Segundo Kardec, à Doutrina Espírita, que “não foi ditada completa”, é sempre recomendado o “exame”, pois “é deduzida, pelo trabalho do homem, da observação dos fatos que os Espíritos lhe põem sob os olhos e das instruções que lhe dão, instruções que ele estuda, comenta, compara, a fim de tirar ele próprio as consequências e aplicações”.13 Nesse sentido, é parte do desenvolvimento espírita a elaboração de hipóteses, que serão confirmadas ou não, tanto pela Ciência quanto pelo próprio método que o Codificador nos deixou.
Concluindo:
- Toda comunicação mediúnica tem certo grau de interpretação do médium, que não transmite exatamente o que o Espírito “diz”, mas traz seu “colorido” à mensagem;
- Em alguns casos, parece que o Espírito também percebe as falas e pensamentos do doutrinador, ou mesmo o ambiente material e espiritual, através da percepção ou elaboração intelectual do médium, que age como intérprete também no sentido inverso;
- Isso destaca a responsabilidade do médium, cujos enriquecimento moral, conhecimento espírita e conhecimentos gerais auxiliam que doutrinadores e Espíritos se façam mais claros uns aos outros;
- Destaca também nosso compromisso em compreender e auxiliar o médium para que possa trabalhar com segurança nessa direção.
1 KARDEC, Allan.

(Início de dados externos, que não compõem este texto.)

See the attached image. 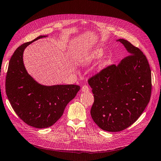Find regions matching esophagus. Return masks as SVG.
Segmentation results:
<instances>
[{"label": "esophagus", "instance_id": "34e87169", "mask_svg": "<svg viewBox=\"0 0 161 161\" xmlns=\"http://www.w3.org/2000/svg\"><path fill=\"white\" fill-rule=\"evenodd\" d=\"M89 90H90V89H89V87H88V86L84 85V86H82V88H81V91L82 92H89Z\"/></svg>", "mask_w": 161, "mask_h": 161}]
</instances>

O Livro dos Médiuns. Rio de Janeiro: FEB, 2008, 2. p., c. 19, i. 223.
2 Idem, i. 225.
3 Idem.
4 FRANCO, Divaldo P. Nas fronteiras da loucura. Pelo Espírito Manoel Ph. Miranda. 11. ed., Salvador: LEAL, 2001, p. 160.
5 Idem.
6 Para maior aprofundamento na questão, sugerimos os textos de Kardec sobre magnetismo, fluidos e sonambulismo, em especial o cap. 14 de A Gênese; sugerimos também toda a obra Mecanismos da Mediunidade, de André Luiz/Chico Xavier/Waldo Vieira, principalmente os c. 13 e 16.
7 KARDEC, Allan. O Livro dos Espíritos. Rio de Janeiro: FEB, 2010, q. 282.
8 Idem, q. 257 (cf. q. 249).
9 KARDEC, Allan. O Livro dos Espíritos. Rio de Janeiro: FEB, 2010, q. 247; A Gênese. Rio de Janeiro: FEB, 2009, c. 14, i. 25 etc.
10 KARDEC, Allan. O Evangelho segundo o Espiritismo. Rio de Janeiro: FEB, 2010, introdução, II.
11 KARDEC, Allan. O Livro dos Médiuns. Rio de Janeiro: FEB, 2008, 2. p., c. 19, i. 225.
12 Idem.
13 KARDEC, Allan. A Gênese. Rio de Janeiro: FEB, 2009, c. 1, i. 13.